Saturday, April 11, 2020

Quarantine Holy Week, with interviews, excerpts, poems, and Charis


Charis in the World of Wonders 
and poems: updatery!

Anak Krakatoa erupted on Good Friday, locusts afflict Africa, the pandemic rages everywhere, Etobicoke Creek ran as red as blood: maybe you had better get started on your quarantine reading of Charis in the World of Wonders...

"Q and A with Marly Youmans, Author of Charis In The World Of Wonders" - interview at Women Writer, Women's Books  11 April 2020

Excerpt (the first appearance of Hortus) from Charis in the World of Wonders at Women Writers, Women's Books  3 April 2020

"Mystic Journey," "Jane Eyre in the Red Room," "The Plum Oak Pot," and "The Hand" (audio and text) at Pete Candler's pandemic project, A New Decameron. The first and last poems are blank verse; the other two are part of a sequence of poems influenced by Hebrew parallelism and Yoruban praise traditions: art has always been a Silk Road. Thanks to Pete for a request.

YOUR INSTRUCTIONS: Retype the stretch of the blog post from "Excerpt (the first" through "for a request.". You won't need the listing for any of this work.

DATA FOR REVIEW:
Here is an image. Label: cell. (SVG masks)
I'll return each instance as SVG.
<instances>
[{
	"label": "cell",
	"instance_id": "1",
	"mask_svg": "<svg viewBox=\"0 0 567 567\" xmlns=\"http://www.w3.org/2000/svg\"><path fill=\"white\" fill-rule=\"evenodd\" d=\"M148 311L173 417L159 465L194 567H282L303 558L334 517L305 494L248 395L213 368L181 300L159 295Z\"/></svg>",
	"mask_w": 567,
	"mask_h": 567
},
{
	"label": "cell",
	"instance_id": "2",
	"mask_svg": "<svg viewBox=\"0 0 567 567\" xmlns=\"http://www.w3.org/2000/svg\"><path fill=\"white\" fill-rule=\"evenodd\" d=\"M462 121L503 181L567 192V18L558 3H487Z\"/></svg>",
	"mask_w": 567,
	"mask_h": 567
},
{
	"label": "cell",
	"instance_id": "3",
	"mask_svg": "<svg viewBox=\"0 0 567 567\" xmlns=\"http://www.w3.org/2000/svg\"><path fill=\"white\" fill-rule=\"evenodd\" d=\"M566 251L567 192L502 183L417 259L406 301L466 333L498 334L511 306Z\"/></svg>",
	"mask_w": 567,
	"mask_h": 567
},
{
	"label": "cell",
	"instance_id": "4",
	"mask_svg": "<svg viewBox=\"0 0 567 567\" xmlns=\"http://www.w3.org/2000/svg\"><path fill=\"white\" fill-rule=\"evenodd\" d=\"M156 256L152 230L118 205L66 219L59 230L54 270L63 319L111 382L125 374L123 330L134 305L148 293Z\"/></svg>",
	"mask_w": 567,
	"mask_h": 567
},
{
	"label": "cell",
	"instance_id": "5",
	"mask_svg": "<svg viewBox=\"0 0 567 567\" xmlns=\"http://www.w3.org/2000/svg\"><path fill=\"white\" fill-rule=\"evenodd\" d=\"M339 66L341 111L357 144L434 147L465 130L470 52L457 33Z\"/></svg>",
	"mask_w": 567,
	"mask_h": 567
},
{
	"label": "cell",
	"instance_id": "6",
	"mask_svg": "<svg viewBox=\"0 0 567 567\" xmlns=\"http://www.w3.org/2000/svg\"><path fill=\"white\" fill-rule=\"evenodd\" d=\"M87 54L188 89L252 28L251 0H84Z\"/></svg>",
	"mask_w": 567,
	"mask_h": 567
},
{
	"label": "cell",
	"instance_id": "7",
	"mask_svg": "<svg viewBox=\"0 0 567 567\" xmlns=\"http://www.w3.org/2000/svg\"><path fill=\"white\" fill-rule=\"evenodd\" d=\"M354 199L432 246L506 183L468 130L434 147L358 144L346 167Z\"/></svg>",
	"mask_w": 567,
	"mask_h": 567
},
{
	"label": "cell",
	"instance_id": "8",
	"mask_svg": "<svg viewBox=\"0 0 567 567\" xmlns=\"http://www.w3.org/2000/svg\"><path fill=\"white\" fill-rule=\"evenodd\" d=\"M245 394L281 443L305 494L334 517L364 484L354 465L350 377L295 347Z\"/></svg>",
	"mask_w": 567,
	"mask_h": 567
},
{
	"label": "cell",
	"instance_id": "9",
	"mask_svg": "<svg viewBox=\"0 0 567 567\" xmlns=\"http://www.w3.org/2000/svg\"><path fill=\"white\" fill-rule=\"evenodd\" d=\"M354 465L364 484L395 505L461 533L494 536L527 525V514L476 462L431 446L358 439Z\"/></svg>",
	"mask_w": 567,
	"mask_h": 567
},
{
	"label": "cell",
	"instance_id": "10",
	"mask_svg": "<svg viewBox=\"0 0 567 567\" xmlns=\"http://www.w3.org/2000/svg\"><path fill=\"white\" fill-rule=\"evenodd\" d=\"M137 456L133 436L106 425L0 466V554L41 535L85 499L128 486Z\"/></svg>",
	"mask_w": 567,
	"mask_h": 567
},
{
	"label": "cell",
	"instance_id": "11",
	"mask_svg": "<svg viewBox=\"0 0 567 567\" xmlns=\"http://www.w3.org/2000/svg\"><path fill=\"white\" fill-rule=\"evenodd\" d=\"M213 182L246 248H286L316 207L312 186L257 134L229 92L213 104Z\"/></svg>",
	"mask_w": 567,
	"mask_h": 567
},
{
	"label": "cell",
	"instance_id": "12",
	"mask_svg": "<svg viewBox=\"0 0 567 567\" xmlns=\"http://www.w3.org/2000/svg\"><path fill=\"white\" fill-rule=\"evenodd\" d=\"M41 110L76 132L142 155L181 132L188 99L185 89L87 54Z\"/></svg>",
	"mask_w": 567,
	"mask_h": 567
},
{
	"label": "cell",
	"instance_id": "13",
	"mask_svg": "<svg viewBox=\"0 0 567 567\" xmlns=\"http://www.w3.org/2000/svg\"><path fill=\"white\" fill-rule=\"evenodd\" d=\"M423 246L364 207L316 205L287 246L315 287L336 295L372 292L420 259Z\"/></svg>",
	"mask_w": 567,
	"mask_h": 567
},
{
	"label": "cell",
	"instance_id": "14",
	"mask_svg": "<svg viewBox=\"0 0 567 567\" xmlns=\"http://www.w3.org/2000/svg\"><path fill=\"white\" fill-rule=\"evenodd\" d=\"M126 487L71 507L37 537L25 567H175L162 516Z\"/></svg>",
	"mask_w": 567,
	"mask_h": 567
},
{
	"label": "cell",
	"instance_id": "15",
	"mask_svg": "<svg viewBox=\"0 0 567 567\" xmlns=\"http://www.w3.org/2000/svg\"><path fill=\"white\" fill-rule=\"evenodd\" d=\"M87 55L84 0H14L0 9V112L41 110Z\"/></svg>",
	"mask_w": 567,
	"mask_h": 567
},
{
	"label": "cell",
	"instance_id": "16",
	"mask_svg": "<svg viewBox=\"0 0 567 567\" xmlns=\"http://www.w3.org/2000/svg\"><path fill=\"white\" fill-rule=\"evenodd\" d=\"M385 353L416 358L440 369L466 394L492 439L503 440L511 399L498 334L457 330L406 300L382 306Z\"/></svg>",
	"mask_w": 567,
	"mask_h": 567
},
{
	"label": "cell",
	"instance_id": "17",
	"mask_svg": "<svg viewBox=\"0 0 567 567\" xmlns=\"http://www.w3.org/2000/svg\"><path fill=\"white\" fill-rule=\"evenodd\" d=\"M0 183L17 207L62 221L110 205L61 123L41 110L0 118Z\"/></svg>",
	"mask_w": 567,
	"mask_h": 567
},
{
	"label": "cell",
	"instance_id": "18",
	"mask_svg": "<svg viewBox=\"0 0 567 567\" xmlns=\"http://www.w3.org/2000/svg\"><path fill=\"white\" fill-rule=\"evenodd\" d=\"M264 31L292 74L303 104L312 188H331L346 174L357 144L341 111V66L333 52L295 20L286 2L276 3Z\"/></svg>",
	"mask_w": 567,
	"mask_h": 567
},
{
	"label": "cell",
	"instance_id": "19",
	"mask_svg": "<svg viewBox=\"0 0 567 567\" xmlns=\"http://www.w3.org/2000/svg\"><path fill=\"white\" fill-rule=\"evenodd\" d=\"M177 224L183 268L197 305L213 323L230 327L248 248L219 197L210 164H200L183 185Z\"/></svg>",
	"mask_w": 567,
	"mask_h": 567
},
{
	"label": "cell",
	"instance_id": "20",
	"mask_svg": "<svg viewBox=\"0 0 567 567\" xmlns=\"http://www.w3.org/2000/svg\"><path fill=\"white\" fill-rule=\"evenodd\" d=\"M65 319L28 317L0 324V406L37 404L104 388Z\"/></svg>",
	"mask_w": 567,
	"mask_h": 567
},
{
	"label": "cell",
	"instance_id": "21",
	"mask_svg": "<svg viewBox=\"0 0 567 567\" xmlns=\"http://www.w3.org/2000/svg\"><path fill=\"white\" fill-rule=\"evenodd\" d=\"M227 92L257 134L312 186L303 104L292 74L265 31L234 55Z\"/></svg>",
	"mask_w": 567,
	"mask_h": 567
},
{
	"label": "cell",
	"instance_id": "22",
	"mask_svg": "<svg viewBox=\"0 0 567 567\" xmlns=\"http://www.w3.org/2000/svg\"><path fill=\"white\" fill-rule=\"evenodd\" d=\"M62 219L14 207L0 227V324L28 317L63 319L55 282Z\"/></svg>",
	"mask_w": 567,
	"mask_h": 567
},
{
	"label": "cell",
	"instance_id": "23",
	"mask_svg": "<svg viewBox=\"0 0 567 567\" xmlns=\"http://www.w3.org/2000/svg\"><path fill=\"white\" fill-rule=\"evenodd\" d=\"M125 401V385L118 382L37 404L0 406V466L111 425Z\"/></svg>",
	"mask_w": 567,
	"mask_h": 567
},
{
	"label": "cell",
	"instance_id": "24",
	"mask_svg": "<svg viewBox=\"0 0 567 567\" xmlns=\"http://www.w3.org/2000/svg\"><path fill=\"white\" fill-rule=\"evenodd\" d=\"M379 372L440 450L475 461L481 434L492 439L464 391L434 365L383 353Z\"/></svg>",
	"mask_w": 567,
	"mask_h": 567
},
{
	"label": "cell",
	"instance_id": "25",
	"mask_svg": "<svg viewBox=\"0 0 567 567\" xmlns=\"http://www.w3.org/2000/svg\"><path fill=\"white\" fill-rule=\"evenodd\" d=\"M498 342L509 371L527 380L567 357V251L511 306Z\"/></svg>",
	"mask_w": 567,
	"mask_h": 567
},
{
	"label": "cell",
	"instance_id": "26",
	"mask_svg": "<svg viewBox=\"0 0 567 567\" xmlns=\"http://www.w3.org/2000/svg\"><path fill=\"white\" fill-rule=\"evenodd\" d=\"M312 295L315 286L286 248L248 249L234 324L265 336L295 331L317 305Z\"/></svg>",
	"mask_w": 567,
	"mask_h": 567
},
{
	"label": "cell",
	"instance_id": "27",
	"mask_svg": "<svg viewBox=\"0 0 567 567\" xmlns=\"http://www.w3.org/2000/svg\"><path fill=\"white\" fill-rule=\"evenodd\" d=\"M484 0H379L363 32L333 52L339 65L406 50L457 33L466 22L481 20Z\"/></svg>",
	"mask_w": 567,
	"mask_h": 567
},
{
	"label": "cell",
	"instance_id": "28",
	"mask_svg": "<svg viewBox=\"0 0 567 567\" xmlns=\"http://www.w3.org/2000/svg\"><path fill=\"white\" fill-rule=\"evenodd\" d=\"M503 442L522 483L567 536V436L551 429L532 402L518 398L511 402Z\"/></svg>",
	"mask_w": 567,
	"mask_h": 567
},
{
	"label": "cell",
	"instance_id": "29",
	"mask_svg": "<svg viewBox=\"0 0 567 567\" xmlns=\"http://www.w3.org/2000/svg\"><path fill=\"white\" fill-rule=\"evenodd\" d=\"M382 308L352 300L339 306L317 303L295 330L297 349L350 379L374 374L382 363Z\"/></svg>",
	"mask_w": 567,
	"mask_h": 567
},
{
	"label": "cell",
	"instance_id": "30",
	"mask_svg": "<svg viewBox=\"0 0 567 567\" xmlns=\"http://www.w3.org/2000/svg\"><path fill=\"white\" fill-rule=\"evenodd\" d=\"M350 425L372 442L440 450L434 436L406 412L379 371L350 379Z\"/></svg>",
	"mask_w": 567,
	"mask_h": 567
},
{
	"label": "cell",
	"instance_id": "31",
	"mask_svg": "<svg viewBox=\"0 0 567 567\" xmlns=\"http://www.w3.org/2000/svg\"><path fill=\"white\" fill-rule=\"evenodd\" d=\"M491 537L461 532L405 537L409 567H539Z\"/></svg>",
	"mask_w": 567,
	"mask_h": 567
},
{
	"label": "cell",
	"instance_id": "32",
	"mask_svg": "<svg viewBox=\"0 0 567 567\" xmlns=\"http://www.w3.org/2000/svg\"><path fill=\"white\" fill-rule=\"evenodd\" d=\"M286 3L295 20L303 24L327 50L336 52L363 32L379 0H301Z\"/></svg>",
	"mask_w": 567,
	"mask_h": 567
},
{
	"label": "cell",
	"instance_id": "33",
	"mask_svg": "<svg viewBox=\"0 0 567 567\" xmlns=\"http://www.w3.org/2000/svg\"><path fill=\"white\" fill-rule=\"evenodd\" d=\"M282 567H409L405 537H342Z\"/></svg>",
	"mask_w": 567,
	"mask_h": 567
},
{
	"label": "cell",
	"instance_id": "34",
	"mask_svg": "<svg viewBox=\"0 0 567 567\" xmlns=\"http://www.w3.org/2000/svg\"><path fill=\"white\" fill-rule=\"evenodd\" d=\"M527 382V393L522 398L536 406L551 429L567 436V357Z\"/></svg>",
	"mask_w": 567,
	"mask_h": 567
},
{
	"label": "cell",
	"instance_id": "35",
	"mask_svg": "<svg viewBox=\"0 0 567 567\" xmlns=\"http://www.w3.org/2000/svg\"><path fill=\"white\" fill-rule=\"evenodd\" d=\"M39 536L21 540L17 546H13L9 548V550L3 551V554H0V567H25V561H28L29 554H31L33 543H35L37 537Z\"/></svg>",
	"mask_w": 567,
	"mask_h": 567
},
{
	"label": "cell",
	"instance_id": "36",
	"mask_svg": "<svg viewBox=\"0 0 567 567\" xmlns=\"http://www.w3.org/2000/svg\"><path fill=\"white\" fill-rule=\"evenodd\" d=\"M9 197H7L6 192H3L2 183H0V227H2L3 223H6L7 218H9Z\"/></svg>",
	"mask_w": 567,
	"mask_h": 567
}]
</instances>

YOUR SOLUTION:
Excerpt (the first appearance of Hortus) from Charis in the World of Wonders at Women Writers, Women's Books  3 April 2020

"Mystic Journey," "Jane Eyre in the Red Room," "The Plum Oak Pot," and "The Hand" (audio and text) at Pete Candler's pandemic project, A New Decameron. The first and last poems are blank verse; the other two are part of a sequence of poems influenced by Hebrew parallelism and Yoruban praise traditions: art has always been a Silk Road. Thanks to Pete for a request.